A nivel táctico, España mostró una madurez notable. Pese a las bajas de jugadores clave como Lamine Yamal, Pedri o Rodri, el equipo no solo no se resintió, sino que exhibió una gran profundidad de banquillo y una ejecución sólida del plan de juego. La defensa apenas concedió ocasiones y Unai Simón volvió a marcharse sin encajar. Con esta victoria, España mantiene su pleno de triunfos en la fase de clasificación: cinco partidos ganados, 19 goles a favor y ninguno en contra. La selección queda así virtualmente clasificada para el Mundial 2026 y solo un tropiezo inesperado en el próximo duelo ante Turquía podría retrasar su pase matemático.
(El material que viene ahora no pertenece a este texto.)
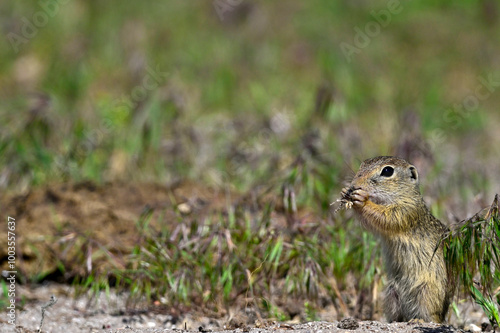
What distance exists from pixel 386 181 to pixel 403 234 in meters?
0.32

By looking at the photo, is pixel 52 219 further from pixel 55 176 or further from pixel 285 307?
pixel 285 307

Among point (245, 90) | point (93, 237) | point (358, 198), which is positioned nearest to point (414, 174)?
point (358, 198)

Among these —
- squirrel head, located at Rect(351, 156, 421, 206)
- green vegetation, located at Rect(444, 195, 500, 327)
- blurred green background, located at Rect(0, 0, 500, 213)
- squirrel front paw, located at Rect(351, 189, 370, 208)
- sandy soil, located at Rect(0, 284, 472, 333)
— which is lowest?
sandy soil, located at Rect(0, 284, 472, 333)

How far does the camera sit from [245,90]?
352 inches

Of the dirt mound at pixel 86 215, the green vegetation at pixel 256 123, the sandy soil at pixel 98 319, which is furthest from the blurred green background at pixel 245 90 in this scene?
the sandy soil at pixel 98 319

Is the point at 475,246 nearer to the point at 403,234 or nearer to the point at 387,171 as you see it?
the point at 403,234

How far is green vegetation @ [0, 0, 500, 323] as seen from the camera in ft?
14.5

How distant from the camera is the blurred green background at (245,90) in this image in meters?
6.02

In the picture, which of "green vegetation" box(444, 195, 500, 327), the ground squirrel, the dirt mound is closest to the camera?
"green vegetation" box(444, 195, 500, 327)

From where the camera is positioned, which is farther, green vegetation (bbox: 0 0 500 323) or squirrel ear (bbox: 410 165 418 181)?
green vegetation (bbox: 0 0 500 323)

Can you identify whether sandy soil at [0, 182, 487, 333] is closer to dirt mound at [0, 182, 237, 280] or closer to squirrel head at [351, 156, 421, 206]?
dirt mound at [0, 182, 237, 280]

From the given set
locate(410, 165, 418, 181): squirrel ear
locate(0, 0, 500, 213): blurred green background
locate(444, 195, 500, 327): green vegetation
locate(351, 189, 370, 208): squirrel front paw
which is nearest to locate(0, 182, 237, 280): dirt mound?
locate(0, 0, 500, 213): blurred green background

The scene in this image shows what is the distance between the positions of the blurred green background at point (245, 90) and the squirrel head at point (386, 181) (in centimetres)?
84

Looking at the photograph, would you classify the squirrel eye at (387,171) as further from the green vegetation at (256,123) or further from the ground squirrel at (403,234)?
the green vegetation at (256,123)
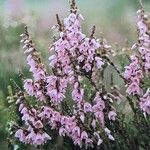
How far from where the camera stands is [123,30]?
6.01 metres

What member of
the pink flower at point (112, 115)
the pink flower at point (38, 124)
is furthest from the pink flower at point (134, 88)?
the pink flower at point (38, 124)

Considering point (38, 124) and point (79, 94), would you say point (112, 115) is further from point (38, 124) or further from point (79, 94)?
point (38, 124)

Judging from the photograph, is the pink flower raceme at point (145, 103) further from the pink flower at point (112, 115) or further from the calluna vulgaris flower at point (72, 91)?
the pink flower at point (112, 115)

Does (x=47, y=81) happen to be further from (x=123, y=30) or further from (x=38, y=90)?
(x=123, y=30)

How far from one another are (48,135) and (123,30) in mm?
2527

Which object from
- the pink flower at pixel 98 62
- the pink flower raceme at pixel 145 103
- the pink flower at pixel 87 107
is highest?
the pink flower at pixel 98 62

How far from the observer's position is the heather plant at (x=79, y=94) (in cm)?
349

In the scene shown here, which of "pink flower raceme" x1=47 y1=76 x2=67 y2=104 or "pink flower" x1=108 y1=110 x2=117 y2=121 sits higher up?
"pink flower raceme" x1=47 y1=76 x2=67 y2=104

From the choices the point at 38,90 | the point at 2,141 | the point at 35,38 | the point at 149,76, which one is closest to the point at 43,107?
the point at 38,90

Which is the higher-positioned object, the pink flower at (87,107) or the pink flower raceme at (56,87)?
the pink flower raceme at (56,87)

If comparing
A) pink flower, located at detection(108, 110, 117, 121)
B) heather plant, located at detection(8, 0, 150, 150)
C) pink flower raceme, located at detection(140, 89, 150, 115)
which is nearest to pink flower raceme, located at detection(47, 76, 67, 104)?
heather plant, located at detection(8, 0, 150, 150)

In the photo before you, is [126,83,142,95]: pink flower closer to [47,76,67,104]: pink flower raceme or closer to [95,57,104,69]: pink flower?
[95,57,104,69]: pink flower

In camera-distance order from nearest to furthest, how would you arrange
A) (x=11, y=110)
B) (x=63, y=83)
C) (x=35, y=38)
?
(x=63, y=83) < (x=11, y=110) < (x=35, y=38)

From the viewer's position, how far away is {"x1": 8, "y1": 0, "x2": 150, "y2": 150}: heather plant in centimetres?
349
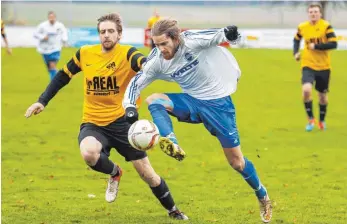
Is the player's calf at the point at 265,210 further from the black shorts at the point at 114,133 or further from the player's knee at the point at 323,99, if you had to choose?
the player's knee at the point at 323,99

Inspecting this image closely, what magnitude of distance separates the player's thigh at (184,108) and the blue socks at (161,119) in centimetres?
19

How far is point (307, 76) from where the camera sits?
1616 centimetres

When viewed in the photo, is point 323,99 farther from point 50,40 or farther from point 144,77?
point 50,40

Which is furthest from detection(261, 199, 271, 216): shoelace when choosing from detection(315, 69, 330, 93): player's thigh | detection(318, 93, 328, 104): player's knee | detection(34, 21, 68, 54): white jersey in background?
detection(34, 21, 68, 54): white jersey in background

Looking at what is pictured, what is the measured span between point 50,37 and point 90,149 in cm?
1613

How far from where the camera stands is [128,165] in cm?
1341

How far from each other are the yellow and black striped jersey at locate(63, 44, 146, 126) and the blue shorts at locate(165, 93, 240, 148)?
31.7 inches

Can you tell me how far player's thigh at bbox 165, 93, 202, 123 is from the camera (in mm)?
8008

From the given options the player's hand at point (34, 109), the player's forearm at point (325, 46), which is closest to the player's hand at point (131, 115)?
the player's hand at point (34, 109)

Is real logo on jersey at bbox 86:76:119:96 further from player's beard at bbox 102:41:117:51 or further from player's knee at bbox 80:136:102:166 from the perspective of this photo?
player's knee at bbox 80:136:102:166

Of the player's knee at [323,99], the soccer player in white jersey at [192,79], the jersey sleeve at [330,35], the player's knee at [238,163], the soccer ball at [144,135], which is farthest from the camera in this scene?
the player's knee at [323,99]

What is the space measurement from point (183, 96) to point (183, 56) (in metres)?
0.47

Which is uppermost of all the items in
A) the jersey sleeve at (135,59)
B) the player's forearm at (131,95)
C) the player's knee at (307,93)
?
the jersey sleeve at (135,59)

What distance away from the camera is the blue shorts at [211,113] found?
317 inches
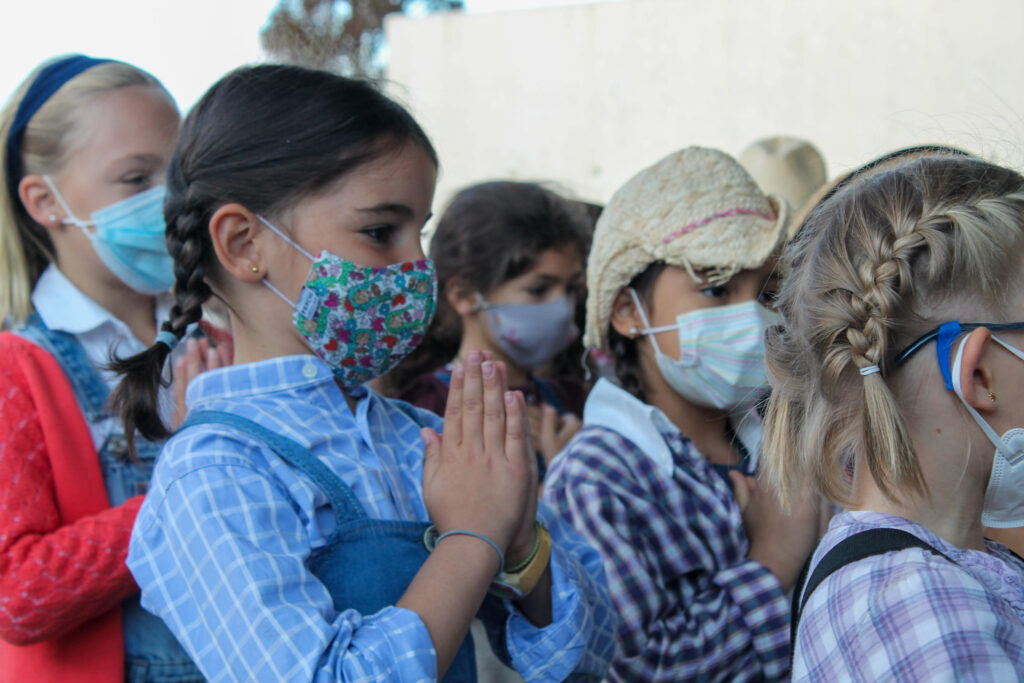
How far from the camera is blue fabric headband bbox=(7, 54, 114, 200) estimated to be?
8.50 feet

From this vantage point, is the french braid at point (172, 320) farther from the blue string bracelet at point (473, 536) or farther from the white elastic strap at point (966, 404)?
the white elastic strap at point (966, 404)

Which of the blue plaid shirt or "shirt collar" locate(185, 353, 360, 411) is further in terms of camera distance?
"shirt collar" locate(185, 353, 360, 411)

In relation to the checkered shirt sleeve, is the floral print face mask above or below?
above

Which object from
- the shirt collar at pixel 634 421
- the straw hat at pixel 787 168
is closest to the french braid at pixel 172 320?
the shirt collar at pixel 634 421

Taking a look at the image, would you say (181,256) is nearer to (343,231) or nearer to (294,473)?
(343,231)

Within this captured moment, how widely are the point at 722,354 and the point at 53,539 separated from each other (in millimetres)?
1744

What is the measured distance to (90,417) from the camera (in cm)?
225

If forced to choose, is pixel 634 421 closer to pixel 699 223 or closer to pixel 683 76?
pixel 699 223

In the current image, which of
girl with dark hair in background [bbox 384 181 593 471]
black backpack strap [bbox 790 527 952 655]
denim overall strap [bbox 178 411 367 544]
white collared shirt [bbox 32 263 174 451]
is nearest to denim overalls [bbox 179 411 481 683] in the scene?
denim overall strap [bbox 178 411 367 544]

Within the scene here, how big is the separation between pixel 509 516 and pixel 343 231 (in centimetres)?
66

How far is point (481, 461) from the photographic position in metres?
1.64

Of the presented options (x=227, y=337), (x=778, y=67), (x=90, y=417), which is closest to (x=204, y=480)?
(x=90, y=417)

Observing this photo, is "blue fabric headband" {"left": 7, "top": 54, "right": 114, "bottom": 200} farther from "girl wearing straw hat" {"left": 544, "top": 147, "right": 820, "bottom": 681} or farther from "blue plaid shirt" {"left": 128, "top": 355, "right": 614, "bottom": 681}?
"girl wearing straw hat" {"left": 544, "top": 147, "right": 820, "bottom": 681}

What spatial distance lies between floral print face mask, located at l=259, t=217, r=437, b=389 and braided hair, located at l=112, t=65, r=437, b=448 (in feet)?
0.39
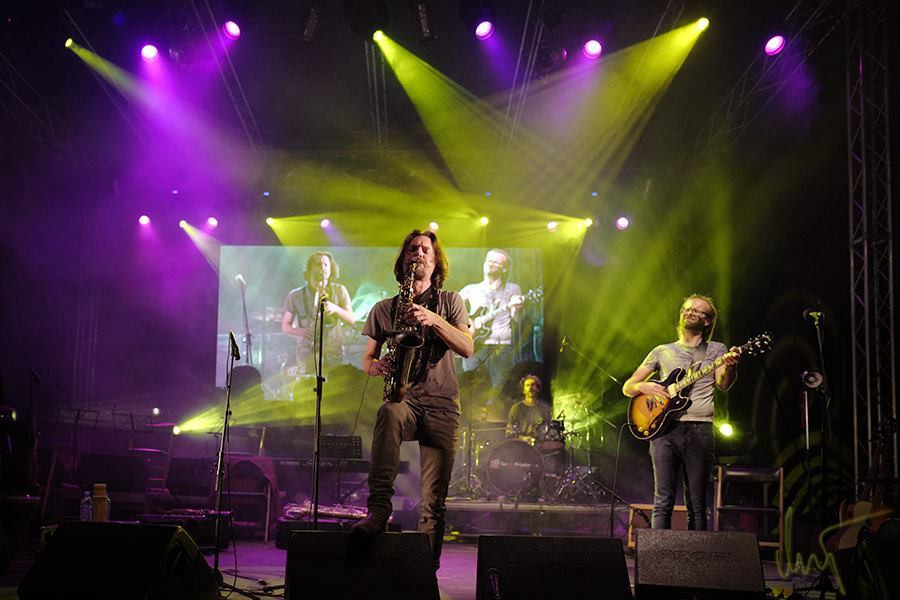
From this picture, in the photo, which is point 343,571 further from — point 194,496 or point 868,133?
point 868,133

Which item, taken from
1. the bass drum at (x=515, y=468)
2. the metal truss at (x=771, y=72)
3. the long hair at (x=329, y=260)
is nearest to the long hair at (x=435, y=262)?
the metal truss at (x=771, y=72)

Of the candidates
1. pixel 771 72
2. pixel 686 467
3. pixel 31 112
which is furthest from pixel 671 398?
pixel 31 112

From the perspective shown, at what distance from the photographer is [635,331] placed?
45.5ft

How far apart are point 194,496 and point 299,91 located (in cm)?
623

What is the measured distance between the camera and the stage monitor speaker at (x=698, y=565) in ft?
14.0

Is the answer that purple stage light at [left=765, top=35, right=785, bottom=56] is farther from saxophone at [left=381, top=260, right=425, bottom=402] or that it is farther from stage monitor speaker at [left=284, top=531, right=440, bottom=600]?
stage monitor speaker at [left=284, top=531, right=440, bottom=600]

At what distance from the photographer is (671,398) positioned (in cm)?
579

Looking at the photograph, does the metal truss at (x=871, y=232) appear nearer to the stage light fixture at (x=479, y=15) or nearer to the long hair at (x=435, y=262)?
the stage light fixture at (x=479, y=15)

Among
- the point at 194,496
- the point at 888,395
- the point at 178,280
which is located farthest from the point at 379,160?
the point at 888,395

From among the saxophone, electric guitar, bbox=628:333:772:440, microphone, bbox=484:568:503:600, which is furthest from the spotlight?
microphone, bbox=484:568:503:600

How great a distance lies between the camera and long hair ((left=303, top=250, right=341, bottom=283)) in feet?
44.8

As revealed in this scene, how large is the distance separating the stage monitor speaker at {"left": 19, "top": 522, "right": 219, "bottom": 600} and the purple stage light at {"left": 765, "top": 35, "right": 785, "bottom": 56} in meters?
8.76

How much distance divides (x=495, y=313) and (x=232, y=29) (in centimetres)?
648

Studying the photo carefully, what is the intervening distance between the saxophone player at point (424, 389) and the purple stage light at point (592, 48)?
5.97m
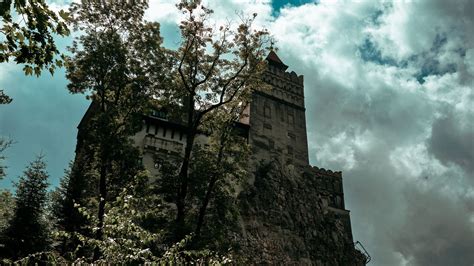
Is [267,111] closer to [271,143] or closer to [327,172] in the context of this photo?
[271,143]

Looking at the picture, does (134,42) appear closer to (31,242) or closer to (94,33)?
(94,33)

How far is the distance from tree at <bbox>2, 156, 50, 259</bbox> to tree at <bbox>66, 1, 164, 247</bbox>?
340 centimetres

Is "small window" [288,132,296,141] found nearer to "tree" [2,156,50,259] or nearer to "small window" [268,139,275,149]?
"small window" [268,139,275,149]

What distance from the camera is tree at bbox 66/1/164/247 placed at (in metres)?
19.2

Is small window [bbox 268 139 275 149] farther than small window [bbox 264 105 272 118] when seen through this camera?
No

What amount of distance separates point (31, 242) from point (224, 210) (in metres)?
9.83

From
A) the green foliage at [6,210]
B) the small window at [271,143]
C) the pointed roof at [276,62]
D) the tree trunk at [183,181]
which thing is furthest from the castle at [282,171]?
the green foliage at [6,210]

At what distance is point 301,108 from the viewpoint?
50.3 meters

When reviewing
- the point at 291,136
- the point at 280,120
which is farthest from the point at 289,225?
the point at 280,120

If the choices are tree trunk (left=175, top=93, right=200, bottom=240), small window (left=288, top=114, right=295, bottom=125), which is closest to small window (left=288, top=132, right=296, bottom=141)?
small window (left=288, top=114, right=295, bottom=125)

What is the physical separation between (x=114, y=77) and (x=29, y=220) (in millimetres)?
8710

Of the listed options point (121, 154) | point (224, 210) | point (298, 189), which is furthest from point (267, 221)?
point (121, 154)

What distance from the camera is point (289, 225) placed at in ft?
127

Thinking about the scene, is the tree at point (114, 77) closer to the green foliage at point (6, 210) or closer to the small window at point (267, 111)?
the green foliage at point (6, 210)
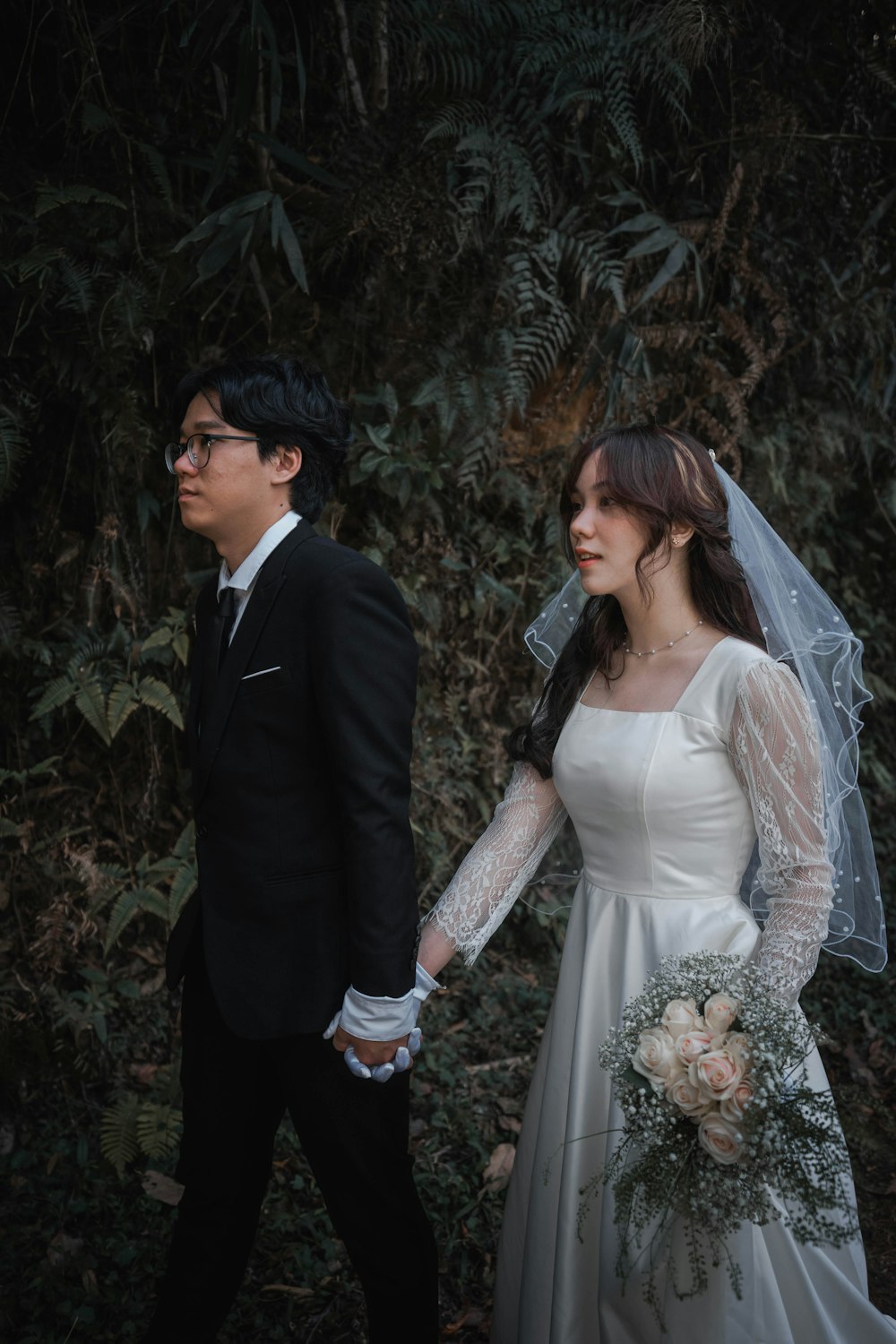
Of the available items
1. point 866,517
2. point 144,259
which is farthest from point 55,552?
point 866,517

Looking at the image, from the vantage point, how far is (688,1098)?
5.17ft

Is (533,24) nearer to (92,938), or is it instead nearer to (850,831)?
(850,831)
Tras el encuentro, Luis de la Fuente se mostró satisfecho, aunque insistió en que el equipo aún puede “ser un poco mejor”, en una muestra de ambición y autocrítica que refleja el espíritu del grupo. El contundente 0-4 no solo consolida a España como líder indiscutible del grupo, sino que refuerza la sensación de que el proyecto avanza firme, con automatismos claros, talento emergente y un rendimiento colectivo cada vez más asentado.